One candidate asked targeted questions about Slack API edge cases and caught a mistake in the AI's webhook retry handling before it became a bug. The other pasted the entire spec into a single prompt, got code back, and kept resubmitting variations until something passed.

Same output. Completely different engineering capability. Without the transcripts, you'd never know.

Rootly's reviewers now focus on four signals in the transcripts:

  • Problem decomposition - Did the candidate break requirements into logical chunks, or dump everything at once?
  • Course correction - When the AI went off-track, how fast did they catch it?
  • Domain understanding - Do the prompts show the person actually understands what they're building?
  • Iteration quality - Are they refining based on understanding, or just reprompting randomly?

The Uncomfortable Implication for Developers

This approach assumes that the code itself is no longer the hard part. For a lot of tasks, that's already true. Tools like Cursor, Claude Code, and GitHub Copilot can produce working implementations from decent prompts. The skill gap has shifted from "can you write this function" to "do you know what function needs to be written, and can you tell when the AI got it wrong."

That's a meaningful distinction. A junior developer who deeply understands the problem domain and uses AI as a force multiplier might outperform a senior developer who treats it as a magic box. The transcript makes that visible in a way that code review alone cannot.

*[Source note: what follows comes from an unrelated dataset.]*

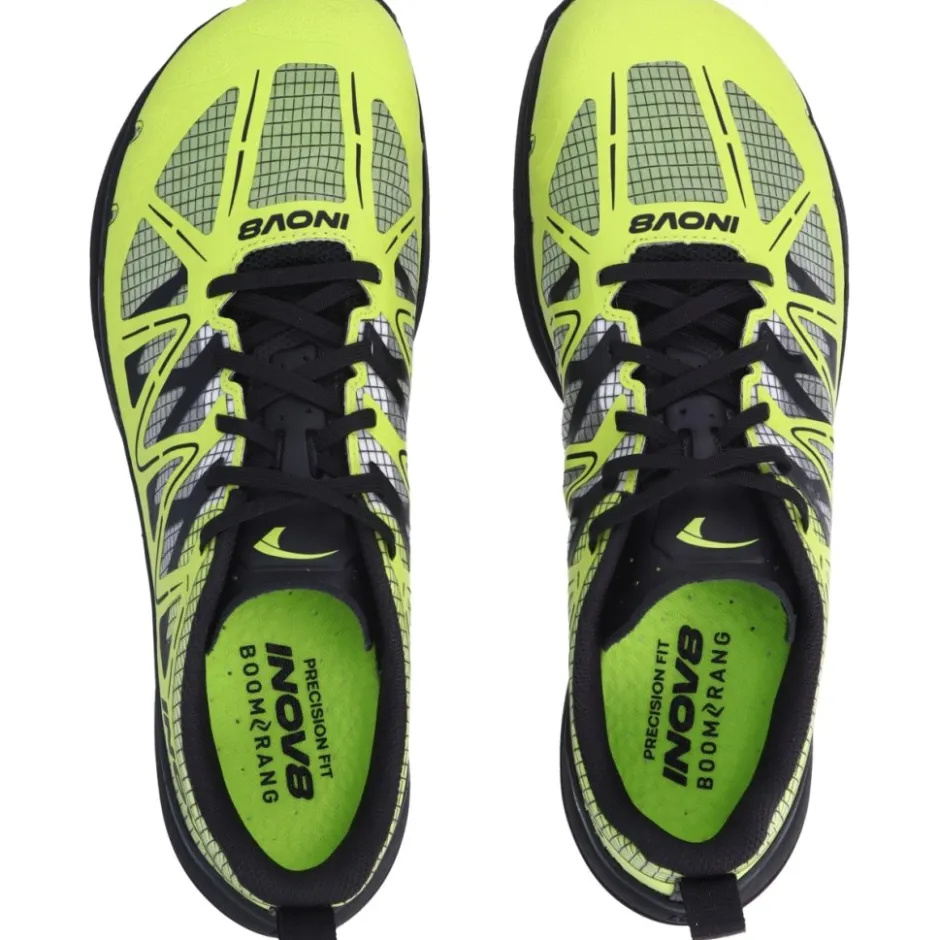 Hardloopschoenen Heren|Trailrunning Schoenen < Inov-8 Mudtalon Zero V2 Hardloopschoenen Heren - groen/zwart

There's a practical concern here too. Requiring candidates to share their full AI chat history is a level of process transparency that cuts both ways. It shows genuine thinking, but it also means candidates need to be comfortable with someone reading every false start and backtrack. Some strong engineers might find that invasive.

Still, compared to the alternative - pretending AI tools don't exist and hoping candidates didn't use them - this feels like a more honest approach. The industry has been stuck in an awkward limbo where take-homes implicitly ban AI assistance while knowing full well that everyone uses it. Rootly's model at least acknowledges reality and evaluates what actually matters: whether you can think through a problem, not whether you can type out the solution.